Yes, LAN parties were an occasional thing during ms/hs. The trouble in the early 2000s was coordinating the setup and getting everyone’s gear working properly. No matter what there’d always be one or two peoples computers that wouldn’t connect, so you were guaranteed to spend some time troubleshooting before getting to the actual gaming. Most of the time, at parties, people just defaulted to console tournaments (Goldeneye, smash bros, wwf games) because it was easy to set up.
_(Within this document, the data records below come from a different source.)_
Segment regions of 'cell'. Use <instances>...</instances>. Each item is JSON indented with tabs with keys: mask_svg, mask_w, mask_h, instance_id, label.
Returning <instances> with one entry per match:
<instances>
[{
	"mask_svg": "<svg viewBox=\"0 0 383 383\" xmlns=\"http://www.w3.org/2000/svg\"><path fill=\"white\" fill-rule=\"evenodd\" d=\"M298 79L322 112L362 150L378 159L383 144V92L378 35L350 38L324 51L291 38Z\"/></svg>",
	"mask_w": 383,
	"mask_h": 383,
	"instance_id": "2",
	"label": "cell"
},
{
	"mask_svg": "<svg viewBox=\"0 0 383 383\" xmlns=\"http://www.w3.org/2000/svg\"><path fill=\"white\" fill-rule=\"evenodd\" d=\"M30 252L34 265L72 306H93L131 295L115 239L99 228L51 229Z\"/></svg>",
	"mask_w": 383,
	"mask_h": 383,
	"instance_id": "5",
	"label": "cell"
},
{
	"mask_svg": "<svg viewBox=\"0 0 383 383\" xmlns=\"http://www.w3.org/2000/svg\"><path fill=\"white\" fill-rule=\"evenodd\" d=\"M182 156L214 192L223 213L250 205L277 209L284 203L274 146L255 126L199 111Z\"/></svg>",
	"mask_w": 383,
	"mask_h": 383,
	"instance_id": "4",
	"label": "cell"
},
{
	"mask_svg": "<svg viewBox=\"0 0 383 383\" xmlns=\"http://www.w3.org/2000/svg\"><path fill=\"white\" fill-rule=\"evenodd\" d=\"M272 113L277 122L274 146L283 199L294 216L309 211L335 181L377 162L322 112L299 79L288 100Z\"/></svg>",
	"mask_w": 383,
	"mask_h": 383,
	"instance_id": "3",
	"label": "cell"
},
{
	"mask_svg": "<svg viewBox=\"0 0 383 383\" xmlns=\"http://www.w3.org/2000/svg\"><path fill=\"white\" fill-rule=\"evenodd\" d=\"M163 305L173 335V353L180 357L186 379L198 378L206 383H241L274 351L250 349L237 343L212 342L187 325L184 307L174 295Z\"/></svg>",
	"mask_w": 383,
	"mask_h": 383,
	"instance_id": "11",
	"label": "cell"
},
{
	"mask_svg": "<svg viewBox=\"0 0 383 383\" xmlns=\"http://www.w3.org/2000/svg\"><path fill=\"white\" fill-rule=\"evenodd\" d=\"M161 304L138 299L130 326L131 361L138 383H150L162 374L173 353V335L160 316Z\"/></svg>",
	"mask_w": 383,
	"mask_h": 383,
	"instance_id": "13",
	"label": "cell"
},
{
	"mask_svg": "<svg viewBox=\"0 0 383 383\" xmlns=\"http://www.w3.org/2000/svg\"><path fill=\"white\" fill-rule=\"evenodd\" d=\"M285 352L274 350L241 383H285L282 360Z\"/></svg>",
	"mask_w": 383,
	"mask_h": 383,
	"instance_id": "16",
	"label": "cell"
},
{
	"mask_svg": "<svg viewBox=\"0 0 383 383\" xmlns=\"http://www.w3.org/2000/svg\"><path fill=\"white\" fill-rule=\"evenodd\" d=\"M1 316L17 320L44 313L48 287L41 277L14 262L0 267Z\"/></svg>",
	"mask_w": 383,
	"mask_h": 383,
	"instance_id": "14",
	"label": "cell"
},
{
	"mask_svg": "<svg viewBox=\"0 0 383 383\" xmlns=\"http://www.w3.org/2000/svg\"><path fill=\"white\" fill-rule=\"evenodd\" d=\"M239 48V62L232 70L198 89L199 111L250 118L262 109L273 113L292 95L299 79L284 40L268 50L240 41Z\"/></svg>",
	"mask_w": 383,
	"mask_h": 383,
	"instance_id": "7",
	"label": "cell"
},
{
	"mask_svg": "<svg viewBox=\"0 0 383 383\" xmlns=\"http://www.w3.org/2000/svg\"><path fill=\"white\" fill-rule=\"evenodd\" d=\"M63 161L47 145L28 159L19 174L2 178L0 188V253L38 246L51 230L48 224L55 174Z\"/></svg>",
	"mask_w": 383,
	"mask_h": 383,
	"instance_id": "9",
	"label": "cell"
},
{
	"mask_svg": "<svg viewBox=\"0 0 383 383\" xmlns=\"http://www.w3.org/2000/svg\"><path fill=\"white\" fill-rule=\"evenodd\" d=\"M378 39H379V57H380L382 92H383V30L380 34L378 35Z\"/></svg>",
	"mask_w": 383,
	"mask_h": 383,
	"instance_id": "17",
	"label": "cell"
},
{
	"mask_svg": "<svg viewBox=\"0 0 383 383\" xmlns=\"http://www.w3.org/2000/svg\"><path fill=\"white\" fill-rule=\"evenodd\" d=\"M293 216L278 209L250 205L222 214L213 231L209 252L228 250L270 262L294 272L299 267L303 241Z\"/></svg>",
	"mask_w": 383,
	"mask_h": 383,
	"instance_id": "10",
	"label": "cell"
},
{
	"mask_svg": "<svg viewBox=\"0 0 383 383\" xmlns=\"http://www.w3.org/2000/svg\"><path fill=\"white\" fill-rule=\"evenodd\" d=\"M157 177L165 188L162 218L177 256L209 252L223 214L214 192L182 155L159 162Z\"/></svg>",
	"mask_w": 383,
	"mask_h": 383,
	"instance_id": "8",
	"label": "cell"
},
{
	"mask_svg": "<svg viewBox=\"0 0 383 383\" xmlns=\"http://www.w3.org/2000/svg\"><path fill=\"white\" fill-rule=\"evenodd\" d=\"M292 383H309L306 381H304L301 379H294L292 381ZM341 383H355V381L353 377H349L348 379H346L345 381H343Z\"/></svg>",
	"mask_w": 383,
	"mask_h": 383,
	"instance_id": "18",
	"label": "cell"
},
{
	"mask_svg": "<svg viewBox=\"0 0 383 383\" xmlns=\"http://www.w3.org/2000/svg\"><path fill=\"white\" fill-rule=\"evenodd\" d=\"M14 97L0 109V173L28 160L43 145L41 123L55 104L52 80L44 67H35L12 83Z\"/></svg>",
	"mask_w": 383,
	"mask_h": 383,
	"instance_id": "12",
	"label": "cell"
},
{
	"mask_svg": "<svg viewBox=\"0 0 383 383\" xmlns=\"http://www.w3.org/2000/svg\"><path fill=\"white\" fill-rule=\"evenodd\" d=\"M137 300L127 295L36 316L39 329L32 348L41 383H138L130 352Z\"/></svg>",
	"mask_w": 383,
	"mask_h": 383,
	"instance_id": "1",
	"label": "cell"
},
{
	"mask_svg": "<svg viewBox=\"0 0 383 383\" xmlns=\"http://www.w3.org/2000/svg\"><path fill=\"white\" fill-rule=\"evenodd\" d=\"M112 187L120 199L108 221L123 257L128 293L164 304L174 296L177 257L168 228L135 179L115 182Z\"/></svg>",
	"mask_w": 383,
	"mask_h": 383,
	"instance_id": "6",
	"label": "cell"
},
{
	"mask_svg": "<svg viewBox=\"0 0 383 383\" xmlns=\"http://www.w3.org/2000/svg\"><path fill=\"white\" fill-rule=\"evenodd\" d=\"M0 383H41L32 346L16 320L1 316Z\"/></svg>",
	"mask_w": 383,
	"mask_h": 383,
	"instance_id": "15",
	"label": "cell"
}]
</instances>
I remember Halo being the first to really popularize LAN’ing on a big scale for normie kids bc it was painless to link a bunch of Xboxes for big tournaments. But that only lasted for a few years before online started taking over.

>> No.8820042

Used to grow up with Slav immigrants and everyday I was spending my lunch money at internet cafes playing CS and some weird game i can't remember the name. It was mostly CS

>> No.8820056

>>8817518
>>8817541
I don’t understand how this happens to people. All my friends are like this now, very boring and set in their routines or controlled by their wives, acting like it’s bliss. I’m married w/kids and my life isn’t like that at all. Perplexing.

>> No.8820084

>>8820039
>LAN’ing on a big scale for normie kids bc it was painless to link a bunch of Xboxes for big tournaments
I remember our xbox lan being delayed by 2 hours because we only had patch cables and we needed a crossover IIRC. We found crimpers and spliced a crossover cable in the evening while eating. Our PC lans OTOH were always pretty frictionless.

>> No.8820089

>>8820056
Sometimes it's just an excuse "...the ol' ball n chain!".

>> No.8821837

I played FFXI with a PC and a few PS2s hooked up in the same room to power level with the guys. Fun times.
>game is 20 years old now

>> No.8821980
File: 59 KB, 680x419, PCGMar99-Pt3.jpg [View same] [iqdb] [saucenao] [google]
8821980

No. I always saw them in magazines, but I was too young (12). I remember people on IRC saying LANs stink, and later I realised I should avoid them

>> No.8822869

>>8820056
I think you are projecting some unrelated bullshit on me here, but m'kay

>> No.8822873

>>8809305
Nah. I wanted to, but practically nobody I knew was interested in them. The ones who were were extremely protective of letting anyone in.

But hey I know a lot about the Bible and solo masturbation.

>> No.8825120

Not back when it was commonplace, but I went to my first one this last Saturday and it was a lot of fun.